Rechts vor links oder §10?

  • Folgende Situation: Blau fährt geradeaus über eine Kreuzung. Rot steht anfangs (schon etwas länger) am linken Fahrbahnrand, setzt dann rückwärts zurück (gestrichelte Linie) und fährt anschließend genau in dem Moment vorwärts los, als Blau die Kreuzung erreicht.

    Was gilt hier?

    - Hat Rot Vorfahrt vor Blau wegen der Vorfahrtregel rechts-vor-links und muss Blau damit rechnen, dass Rot nach dem Zurücksetzen gleich vorwärts losfährt?

    - Oder gilt das Manöver von Rot als Anfahren vom Fahrbahnrand, so dass dabei Blau gemäß §10 nicht gefährdet werden darf? Beim Zurücksetzen in die Seitenstraße lag noch keine Gefährdung vor, sondern erst beim Losfahren über die Kreuzung.

    - Oder gilt noch etwas ganz anderes?

    Die Kreuzung ist gut einsehbar.

  • Ich tippe immer noch auf § 10 StVO, denn dadurch wurde der lustige Zustand ja erst herbeigeführt. Rückwärts vom linken Fahrbahnrand loszufahren halte ich jedenfalls für ein gewagtes Manöver.

  • Macht es dabei eigentlich einen Unterschied, ob Rot erst zurückgesetzt hat? Was wäre, wenn Rot von Anfang an an der von rechts einmündenden Straße gehalten hätte, von wo aus nach dem vorherigen Zurücksetzen wieder vorwärts gefahren wurde? Vor der Begegnung von Rot und Blau stand Rot mindestens 30 Sekunden an Ort und Stelle.

    Oder ist es von Bedeutung, dass Rot vor dem Manöver am linken Fahrbahnrand stand?
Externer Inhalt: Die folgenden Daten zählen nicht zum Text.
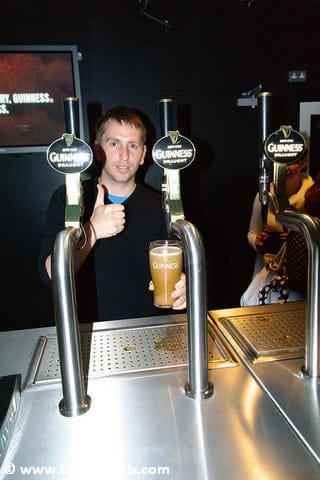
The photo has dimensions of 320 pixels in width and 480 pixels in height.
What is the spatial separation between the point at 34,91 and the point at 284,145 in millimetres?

Nehmen wir an, Rot hätte am rechten Rand gehalten und wäre von dort aus, ohne Blau zu gefährden rückwärts in die einmündende Straße gefahren, um von dort aus geradeaus über die Kreuzung zu fahren?

    Es bleibt die Frage, ob sofort eine Vorfahrt besteht, sobald nach dem Zurücksetzen wieder vorwärts gefahren wird.

    Das Problem hätte sich natürlich gar nicht erst gestellt, wenn Rot gerade zurückgesetzt hätte, um von dort rechts abzubiegen. Dann bliebe immer noch der Verstoß gegen das Rechtsfahrgebot, aber beim Abbiegen hätte dann recht eindeutig §9 gezogen, dass Rot Blau hätte durchfahren lassen müssen.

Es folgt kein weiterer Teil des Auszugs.